» Requirement
Can you quote the Diggers text word for word, from "The Diggers Take" to "(See Leaflet below.)"?

The Diggers Take The Stage
IT STARTED IN THE WANING DAYS of October 1966. Leaflets containing
provocative, often bizarre messages were placed on building walls and
storefronts in San Francisco's Haight-Ashbury neighborhood. They were posted by
a group calling themselves "The Diggers." No one in the city had heard
of them. Most of the broadsides were distributed in Haight-Ashbury, the
birthplace of the hippie counterculture. But hundreds of the mimeographed
postings were handed out to pedestrians throughout the city, including the
downtown financial district. Some leaflets announced events, like one that
offered free food to all comers every afternoon at Golden Gate Park's Panhandle,
an elegant strip of lawn and trees on Ashbury Street. (See Leaflet below.)
Good Hot Stew
Bring A Bowl and Spoon to
The Panhandle at Ashbury Street
4 pm 4 pm 4 pm 4 pm
Free Food EVERYDAY Free Food
It's Free Because It's Yours!
[End of leaflet.]
Digger broadsides targeted the mind as well as the stomach. Most of them had
an anarchistic edge. "There must not be a Plan. We have always been
defeated by our Plan," said one. Another message warned: "Watch out
for cats who want to play The System's games, 'cause you can't beat The System
at its own games." Still another proclaimed: "Autonomy is Power! I
mean you've got to make up your own mind." One leaflet, a distant echo of
Thomas Jefferson's observation that the dead were "not even things,"
exhorted the young to "wipe out the old—simply wipe it out." A
message with the title "Money Is An Unnecessary Evil" offered amnesty
to those who had it. "As part of the city's campaign to stem the causes of
violence the San Francisco Diggers announce a 30 day period beginning now during
which all responsible citizens are asked to turn in their money. No questions
will be asked."(2)

» Given records
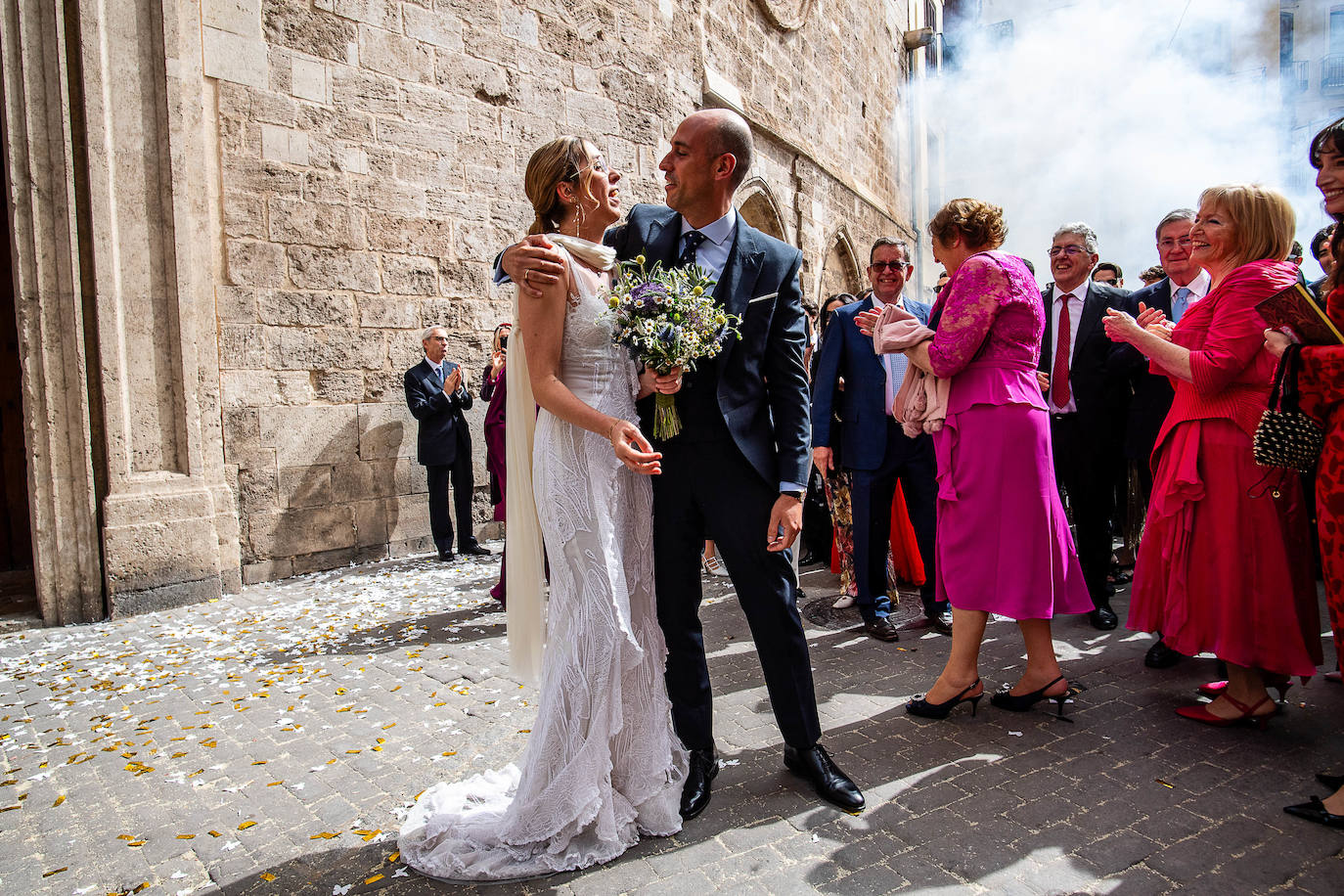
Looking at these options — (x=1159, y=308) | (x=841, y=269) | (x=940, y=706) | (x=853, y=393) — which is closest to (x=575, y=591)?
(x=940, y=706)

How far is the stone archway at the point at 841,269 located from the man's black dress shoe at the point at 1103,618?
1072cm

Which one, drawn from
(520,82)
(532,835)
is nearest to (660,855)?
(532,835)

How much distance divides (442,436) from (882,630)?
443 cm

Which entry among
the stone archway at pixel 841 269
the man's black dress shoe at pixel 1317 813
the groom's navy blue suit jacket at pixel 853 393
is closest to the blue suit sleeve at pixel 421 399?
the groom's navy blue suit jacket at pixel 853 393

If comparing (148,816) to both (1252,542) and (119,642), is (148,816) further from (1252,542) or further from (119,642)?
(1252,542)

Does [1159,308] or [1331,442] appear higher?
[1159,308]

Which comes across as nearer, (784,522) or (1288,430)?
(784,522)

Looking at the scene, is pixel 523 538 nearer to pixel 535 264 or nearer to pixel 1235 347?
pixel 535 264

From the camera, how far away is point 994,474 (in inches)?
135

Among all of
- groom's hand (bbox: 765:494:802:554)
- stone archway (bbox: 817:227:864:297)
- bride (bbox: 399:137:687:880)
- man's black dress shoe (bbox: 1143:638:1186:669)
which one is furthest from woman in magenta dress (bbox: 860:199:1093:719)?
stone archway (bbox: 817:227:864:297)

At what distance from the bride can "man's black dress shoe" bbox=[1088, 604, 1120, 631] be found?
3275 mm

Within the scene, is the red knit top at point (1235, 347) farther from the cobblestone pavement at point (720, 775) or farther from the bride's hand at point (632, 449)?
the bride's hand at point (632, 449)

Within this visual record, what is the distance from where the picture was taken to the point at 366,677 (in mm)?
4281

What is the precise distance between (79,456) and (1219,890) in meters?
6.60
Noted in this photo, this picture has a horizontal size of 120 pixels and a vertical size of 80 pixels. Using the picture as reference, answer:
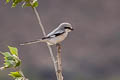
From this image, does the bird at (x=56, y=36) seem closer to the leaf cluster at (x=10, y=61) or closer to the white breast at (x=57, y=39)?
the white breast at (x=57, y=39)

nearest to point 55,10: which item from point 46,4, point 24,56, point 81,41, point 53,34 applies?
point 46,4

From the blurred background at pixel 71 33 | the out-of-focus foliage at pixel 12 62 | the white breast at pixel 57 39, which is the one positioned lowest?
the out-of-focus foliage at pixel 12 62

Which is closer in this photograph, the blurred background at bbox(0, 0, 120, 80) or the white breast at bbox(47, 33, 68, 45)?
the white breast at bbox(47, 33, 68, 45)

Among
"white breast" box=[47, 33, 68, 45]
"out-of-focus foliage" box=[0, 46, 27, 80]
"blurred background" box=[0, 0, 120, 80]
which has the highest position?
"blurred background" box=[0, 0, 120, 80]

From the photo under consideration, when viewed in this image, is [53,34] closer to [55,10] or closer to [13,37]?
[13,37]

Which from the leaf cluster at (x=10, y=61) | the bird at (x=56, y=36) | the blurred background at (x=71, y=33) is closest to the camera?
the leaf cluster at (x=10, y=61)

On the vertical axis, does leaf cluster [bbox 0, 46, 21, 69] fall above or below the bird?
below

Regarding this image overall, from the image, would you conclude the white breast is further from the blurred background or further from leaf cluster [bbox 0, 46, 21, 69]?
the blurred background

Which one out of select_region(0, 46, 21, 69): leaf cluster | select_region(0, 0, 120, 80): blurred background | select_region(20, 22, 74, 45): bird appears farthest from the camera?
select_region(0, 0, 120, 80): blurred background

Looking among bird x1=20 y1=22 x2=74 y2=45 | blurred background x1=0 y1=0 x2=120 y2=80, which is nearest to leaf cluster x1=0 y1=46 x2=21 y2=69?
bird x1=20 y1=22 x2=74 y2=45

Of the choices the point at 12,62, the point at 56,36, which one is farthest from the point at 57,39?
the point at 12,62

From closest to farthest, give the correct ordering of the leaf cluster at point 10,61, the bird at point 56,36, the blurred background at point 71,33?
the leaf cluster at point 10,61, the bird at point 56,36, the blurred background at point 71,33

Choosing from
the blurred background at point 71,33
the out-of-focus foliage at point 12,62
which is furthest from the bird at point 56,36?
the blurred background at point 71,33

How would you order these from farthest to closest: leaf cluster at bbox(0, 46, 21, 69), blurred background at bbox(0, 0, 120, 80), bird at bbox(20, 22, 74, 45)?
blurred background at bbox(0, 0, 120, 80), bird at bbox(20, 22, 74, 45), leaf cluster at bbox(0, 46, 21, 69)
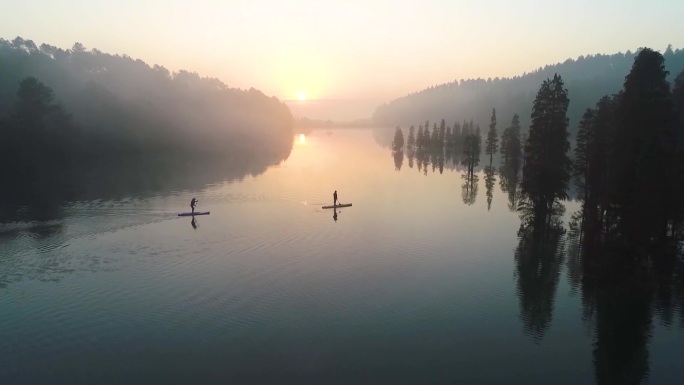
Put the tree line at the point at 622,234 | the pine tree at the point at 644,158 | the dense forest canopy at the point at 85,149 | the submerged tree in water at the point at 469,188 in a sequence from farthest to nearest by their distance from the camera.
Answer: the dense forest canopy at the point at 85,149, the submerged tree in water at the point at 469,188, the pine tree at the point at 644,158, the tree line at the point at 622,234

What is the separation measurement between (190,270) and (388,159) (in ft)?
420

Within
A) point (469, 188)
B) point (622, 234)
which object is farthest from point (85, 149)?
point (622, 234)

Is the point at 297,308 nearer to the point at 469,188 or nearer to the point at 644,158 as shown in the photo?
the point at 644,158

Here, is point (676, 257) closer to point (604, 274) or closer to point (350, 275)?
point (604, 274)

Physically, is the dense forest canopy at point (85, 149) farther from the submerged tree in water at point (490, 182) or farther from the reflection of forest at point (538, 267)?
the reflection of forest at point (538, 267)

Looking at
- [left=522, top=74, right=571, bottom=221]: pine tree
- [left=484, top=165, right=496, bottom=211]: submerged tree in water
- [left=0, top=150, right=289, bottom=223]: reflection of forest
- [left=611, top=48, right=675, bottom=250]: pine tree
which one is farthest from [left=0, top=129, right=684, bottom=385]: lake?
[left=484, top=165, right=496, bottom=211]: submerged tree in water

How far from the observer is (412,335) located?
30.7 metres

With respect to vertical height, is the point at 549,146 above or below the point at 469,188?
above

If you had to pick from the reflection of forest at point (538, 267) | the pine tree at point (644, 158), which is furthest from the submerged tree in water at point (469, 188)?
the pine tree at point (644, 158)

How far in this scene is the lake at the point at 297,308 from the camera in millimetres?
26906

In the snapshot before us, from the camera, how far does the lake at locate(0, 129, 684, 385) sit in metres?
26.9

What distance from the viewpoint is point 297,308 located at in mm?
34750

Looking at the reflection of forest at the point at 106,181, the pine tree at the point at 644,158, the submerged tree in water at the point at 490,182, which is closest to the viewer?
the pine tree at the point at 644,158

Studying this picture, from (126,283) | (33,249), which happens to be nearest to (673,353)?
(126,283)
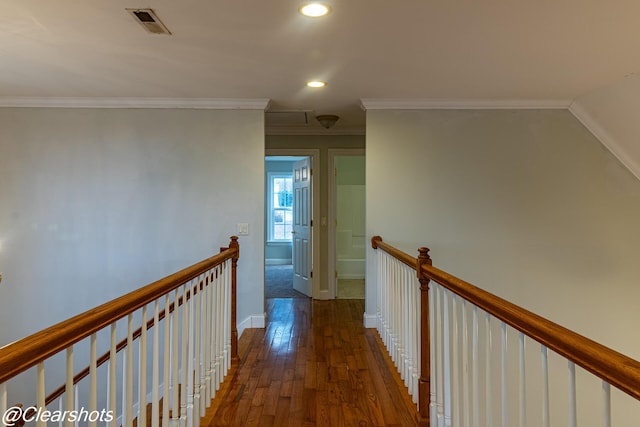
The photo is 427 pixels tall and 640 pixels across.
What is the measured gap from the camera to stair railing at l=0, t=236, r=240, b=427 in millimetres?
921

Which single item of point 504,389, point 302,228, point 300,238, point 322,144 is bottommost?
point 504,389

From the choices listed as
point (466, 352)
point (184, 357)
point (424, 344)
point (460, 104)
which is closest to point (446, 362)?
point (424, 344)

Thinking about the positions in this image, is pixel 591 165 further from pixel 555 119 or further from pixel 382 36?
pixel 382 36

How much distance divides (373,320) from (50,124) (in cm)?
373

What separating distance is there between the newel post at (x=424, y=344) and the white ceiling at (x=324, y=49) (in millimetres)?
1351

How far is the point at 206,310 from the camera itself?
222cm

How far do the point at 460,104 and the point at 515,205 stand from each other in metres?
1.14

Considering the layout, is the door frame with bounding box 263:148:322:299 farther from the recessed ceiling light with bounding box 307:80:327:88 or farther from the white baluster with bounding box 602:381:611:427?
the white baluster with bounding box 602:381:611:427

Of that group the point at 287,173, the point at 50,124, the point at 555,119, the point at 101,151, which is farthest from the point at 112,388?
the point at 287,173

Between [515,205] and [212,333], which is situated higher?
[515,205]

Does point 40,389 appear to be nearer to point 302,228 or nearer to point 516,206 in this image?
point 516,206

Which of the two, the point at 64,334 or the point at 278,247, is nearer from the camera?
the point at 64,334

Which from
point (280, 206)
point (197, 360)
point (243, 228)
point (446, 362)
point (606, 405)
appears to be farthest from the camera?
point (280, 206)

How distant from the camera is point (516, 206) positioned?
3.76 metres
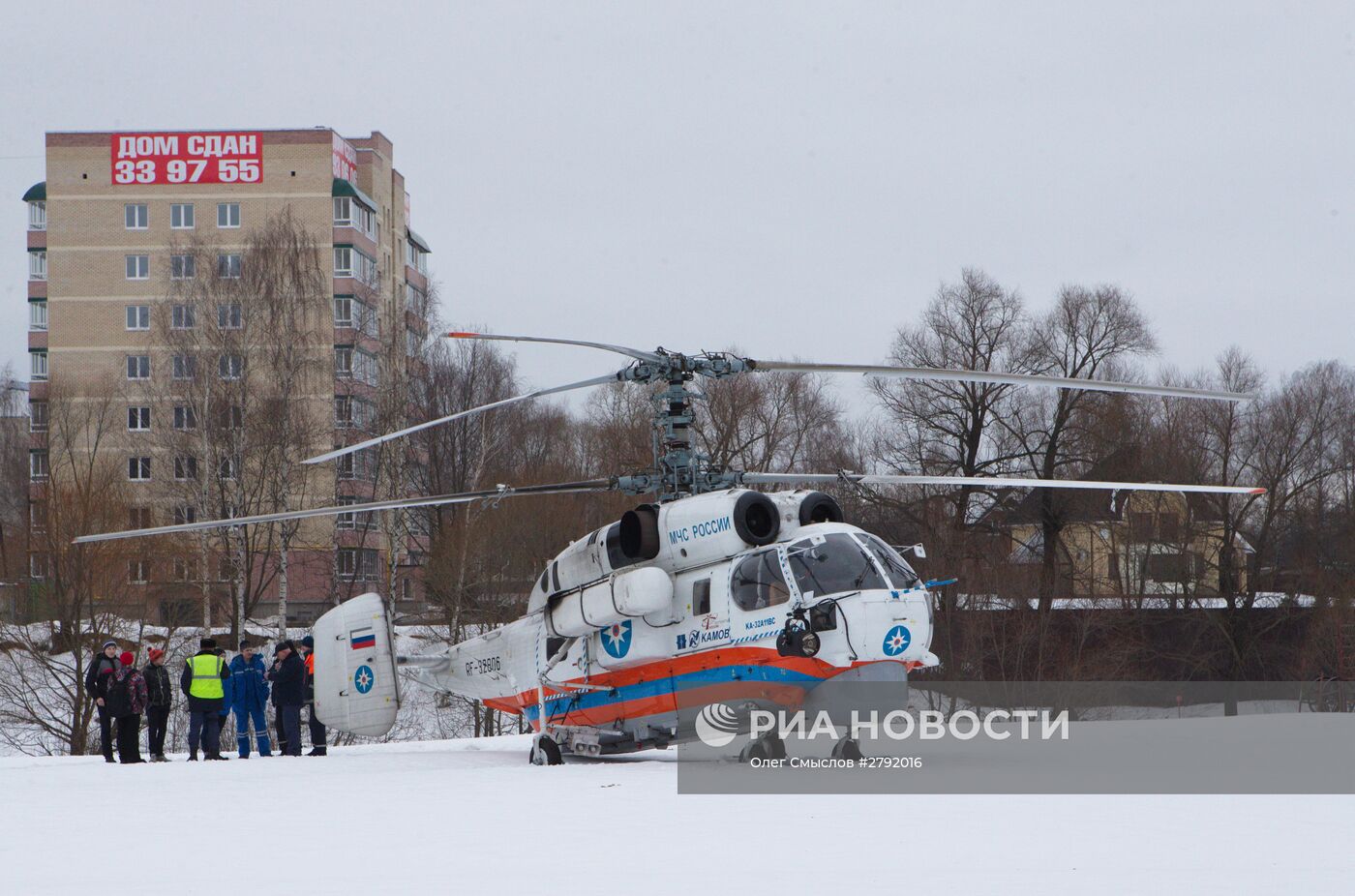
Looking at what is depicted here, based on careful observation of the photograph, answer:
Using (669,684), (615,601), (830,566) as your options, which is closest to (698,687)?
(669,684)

» Exercise answer
The Diggers Take The Stage
IT STARTED IN THE WANING DAYS of October 1966. Leaflets containing
provocative, often bizarre messages were placed on building walls and
storefronts in San Francisco's Haight-Ashbury neighborhood. They were posted by
a group calling themselves "The Diggers." No one in the city had heard
of them. Most of the broadsides were distributed in Haight-Ashbury, the
birthplace of the hippie counterculture. But hundreds of the mimeographed
postings were handed out to pedestrians throughout the city, including the
downtown financial district. Some leaflets announced events, like one that
offered free food to all comers every afternoon at Golden Gate Park's Panhandle,
an elegant strip of lawn and trees on Ashbury Street. (See Leaflet below.)